III.F. Theorien einer Politik der Unbestimmtheit

Das dritte Paradigma findet seine Grundlagen in der analogen Geste des Verwerfens eines klassischen Kommunikationsmodells in den Schriften der beiden französischen Philosophen Jacques Derrida und Jacques Rancière. Entscheidend für den Ansatz ist dabei die Vorstellungen der kommunikativen Bruchstellen und der Kontextunabhängigkeit, die Derrida im Begriff der Iterabilität einführt.


In seinem Aufsatz Signatur Ereignis Kontext (1972) macht sich Derrida gegen das klassische Kommunikationsmodell stark, das Kommunikation als Übergabe einer Botschaft von Schreiber_innen an Adressat_innen konzipiert und hierbei einen bruchlosen, homogenen Kommunikationsraum und einen linearen Verlauf der Mitteilung annimmt. Er argumentiert, dass das Schriftstück in Abwesenheit sowohl von Autor_innen als auch von seinen historischen Adressat_innen lesbar bleibt, es also entgegen klassischer Annahmen gerade kontextunabhängig funktioniert (Derrida 1972: 136, 141). Das Merkmal des Zeichens besteht für ihn darin, dass es außerhalb des Kontext seines ersten Auftretens wiederhol-, aufruf- und zitierbar ist – das heißt: es hat eine iterierbare Form. Derridas Begriff der Iterierbarkeit bleibt aber nicht bei einfacher Mimese stehen; er meint ein Moment, das „Wiederholung mit der Andersheit verbindet“ (a.a.O.: 133). Zum Zweck der Betonung der Form des Zeichens „abstrahiert“ Derrida dabei, wie Butler richtig kritisiert, „von seiner gesellschaftlichen Verfahrensweise“ (Butler 2013: 235).

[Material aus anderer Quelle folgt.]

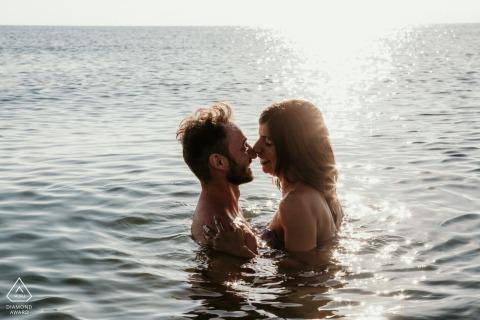 On location Ravenna Wild Beach couple engagement portrait shootat Sunrise deep in the water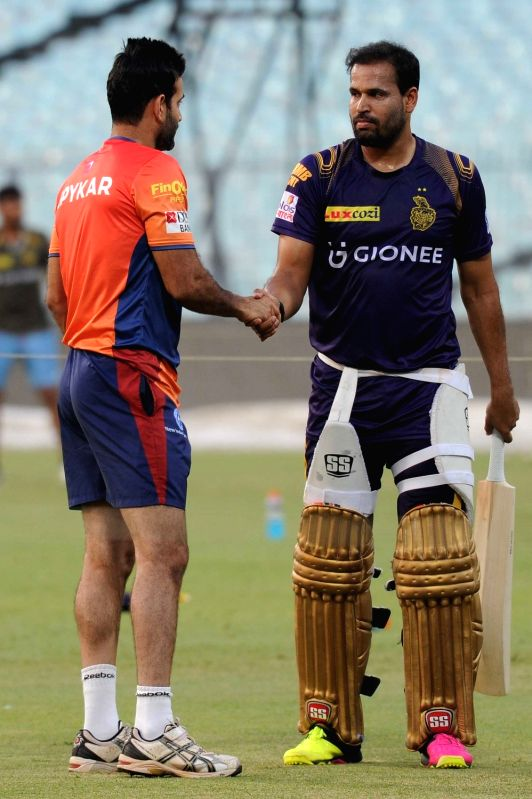 Kolkata Knight Riders player Yusuf Pathan (R) with his brother Irfan Pathan (L) of Rising Pune Supergiants during a practice session at Eden Gardens in Kolkata on May 13, 2016.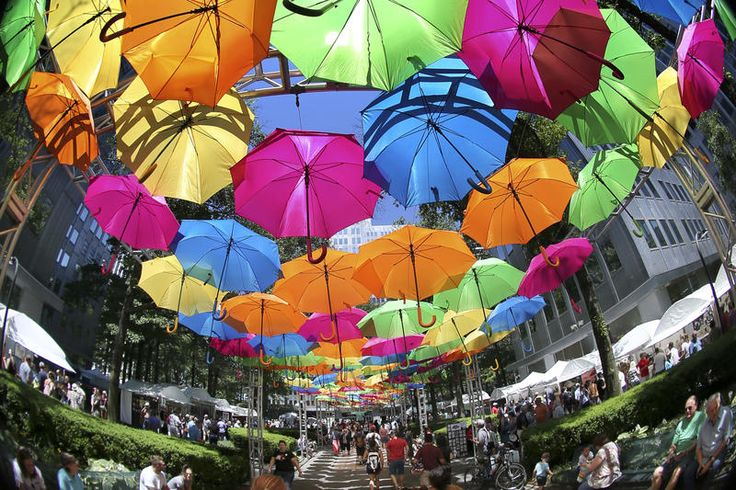 In this image made with a fisheye lens, an array of umbrellas covers a walkway at the annual Three Rivers Arts Festival on Saturday, June 3, 2017, in Pittsburgh.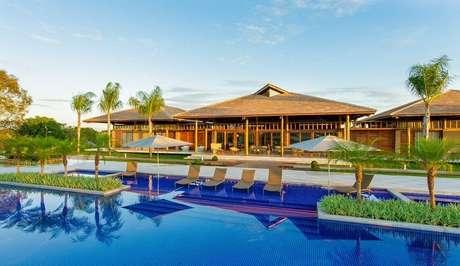 11. Casa de madeira com varanda conta com a presença de piscina e paisagismo encantador. Projeto por Sandra Moura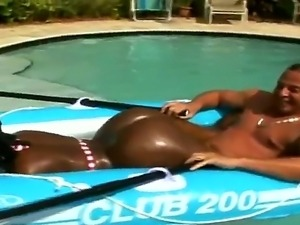 Hot Candy shaking her brown booty on a swimming pool.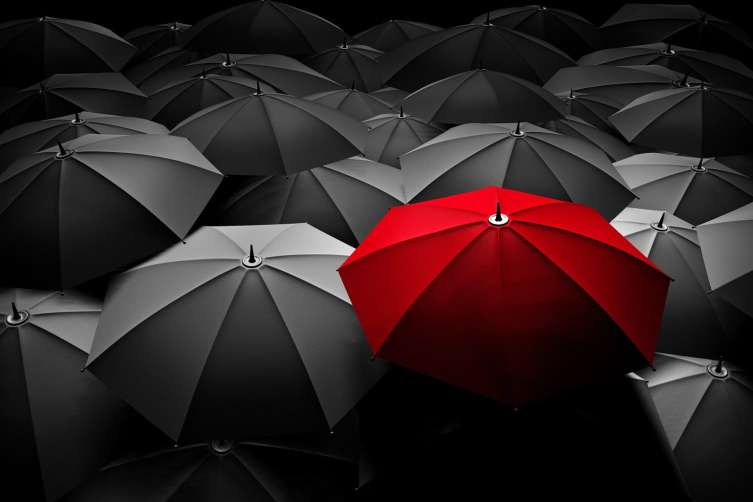 red umbrella in a sea of black umbrellas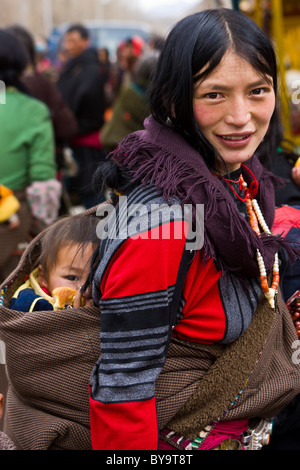 Tibetan woman with child in papoose on her back Norbulingka or Jewel Park, Tagten Migyur Podrang, Lhasa, Tibet, - Stock Photo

Die Bedeutung der Bruchstellen, die das Konzept der Iterabilität ermöglicht, werden im Denken des französischen Philosophen Jacques Rancière radikalisiert. Sie sind zentral für das Paradigma der Unbestimmtheit. Für Rancière sind es nämlich gerade diese Brüche, die einen Begriff der künstlerischen Emanzipation zulassen. Im Gegensatz zum Paradigma der Praxis verschiebt er den Blickwinkel und stellt sich nicht die Frage, wie Autor_innen befähigt sein müssen, um ein Kunstwerk zu kreieren, sondern wie das Kunstwerk beschaffen sein muss, um den Zuschauer_innen ein emanzipatorisches Moment zu ermöglichen. Neben dem ersten Bruch zwischen Text und Autor_in wird für ihn also der Bruch zwischen Text und Adressat_in relevanter. Er ist für ihn gar der wirkliche „ästhetische Bruch“ (Rancière 2015: 73).

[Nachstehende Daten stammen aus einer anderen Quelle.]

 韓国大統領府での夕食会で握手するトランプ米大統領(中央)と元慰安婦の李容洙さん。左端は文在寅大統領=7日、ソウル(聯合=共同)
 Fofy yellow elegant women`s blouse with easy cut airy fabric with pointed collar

An diesem Bruch kann sich Rancières Ansicht nach eine punktuelle statutarische Gleichheit zwischen Autor_innen und Zuschauer_innen herstellen. In anderen Worten: Durch diesen Bruch kann es nicht länger die Botschaft eines wissenden Meisters geben, die an seinen unwissenden Schüler überstellt wird, weil er die komplette „Infragestellung des Ursache-Wirkungs-Verhältnisses“ (a.a.O.: 33) bedeutet. Die Brüche fügen zwischen Künstler_in und Zuschauer_in etwas ein, das als „selbständige Sache“ (a.a.O.: 25),[Unbekannt1]  als Widerständiges, in sich selbst eine Distanz trägt. Emanzipation kann also nicht im Erhalt einer Botschaft oder im Kreieren eines Kunstwerks bestehen, das man in der Folge anderen zur Schau stellt. Vielmehr liegt sie ausschließlich in einem ästhetischen Moment, das Autor_in wie Zuschauer_in gleichermaßen fremd ist (a.a.O.: 150), das sie gleichermaßen in den Zustand von Distanz versetzt und somit die hierarchische Ordnung zwischen ihnen aufhebt. Rancière schreibt dazu:

„Der ästhetische Bruch hat somit eine einzigartige Form der […] Wirksamkeit einer [73] Entkoppelung, eines Bruchs des Verhältnisses zwischen den Erzeugnissen des künstlerischen Könnens und den bestimmten gesellschaftlichen Zwecken, zwischen den sinnlichen Formen, den Bedeutungen, die man auf ihnen lesen kann, und den Wirkungen, die sie hervorbringen können; anders gesagt: die Wirksamkeit eines Dissenses.“ (a.a.O.: 72f)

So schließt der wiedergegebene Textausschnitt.